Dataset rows
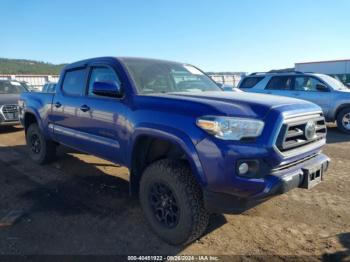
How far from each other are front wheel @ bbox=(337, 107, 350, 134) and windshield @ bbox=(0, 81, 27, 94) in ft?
35.0

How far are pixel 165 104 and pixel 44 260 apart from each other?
1886mm

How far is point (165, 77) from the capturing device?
416 cm

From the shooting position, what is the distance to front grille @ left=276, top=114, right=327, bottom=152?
2.84 meters

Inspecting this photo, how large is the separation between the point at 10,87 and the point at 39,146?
603cm

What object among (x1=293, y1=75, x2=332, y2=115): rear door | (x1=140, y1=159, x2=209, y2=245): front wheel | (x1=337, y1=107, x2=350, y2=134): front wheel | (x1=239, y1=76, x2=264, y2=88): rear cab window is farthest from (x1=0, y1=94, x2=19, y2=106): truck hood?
(x1=337, y1=107, x2=350, y2=134): front wheel

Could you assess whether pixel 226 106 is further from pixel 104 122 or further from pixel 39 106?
pixel 39 106

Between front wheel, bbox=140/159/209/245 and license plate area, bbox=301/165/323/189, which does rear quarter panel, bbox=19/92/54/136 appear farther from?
license plate area, bbox=301/165/323/189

CHALLENGE
Reproduce every line of the listing above verbatim, leaving out the pictures.

REPLY TO THE TASK
How far from each other are front wheel @ bbox=(337, 107, 350, 134) and windshield @ bbox=(0, 81, 27, 94) in ft?
35.0

How far are pixel 165 104 and pixel 44 260 apart from each other?
1886mm

How far is point (165, 77) from the capturing device?
416 cm

From the shooting position, what is the distance to front grille @ left=276, top=114, right=327, bottom=152?
2.84 meters

Inspecting this photo, how large is the separation between the point at 10,87 and the point at 39,146?
603cm

What object among (x1=293, y1=75, x2=332, y2=115): rear door | (x1=140, y1=159, x2=209, y2=245): front wheel | (x1=337, y1=107, x2=350, y2=134): front wheel | (x1=239, y1=76, x2=264, y2=88): rear cab window is farthest from (x1=0, y1=94, x2=19, y2=106): truck hood?
(x1=337, y1=107, x2=350, y2=134): front wheel

Could you assess whether pixel 226 106 is further from pixel 104 122 or further from pixel 39 106?
pixel 39 106

Between front wheel, bbox=140/159/209/245 and license plate area, bbox=301/165/323/189, which does rear quarter panel, bbox=19/92/54/136 appear farther from?
license plate area, bbox=301/165/323/189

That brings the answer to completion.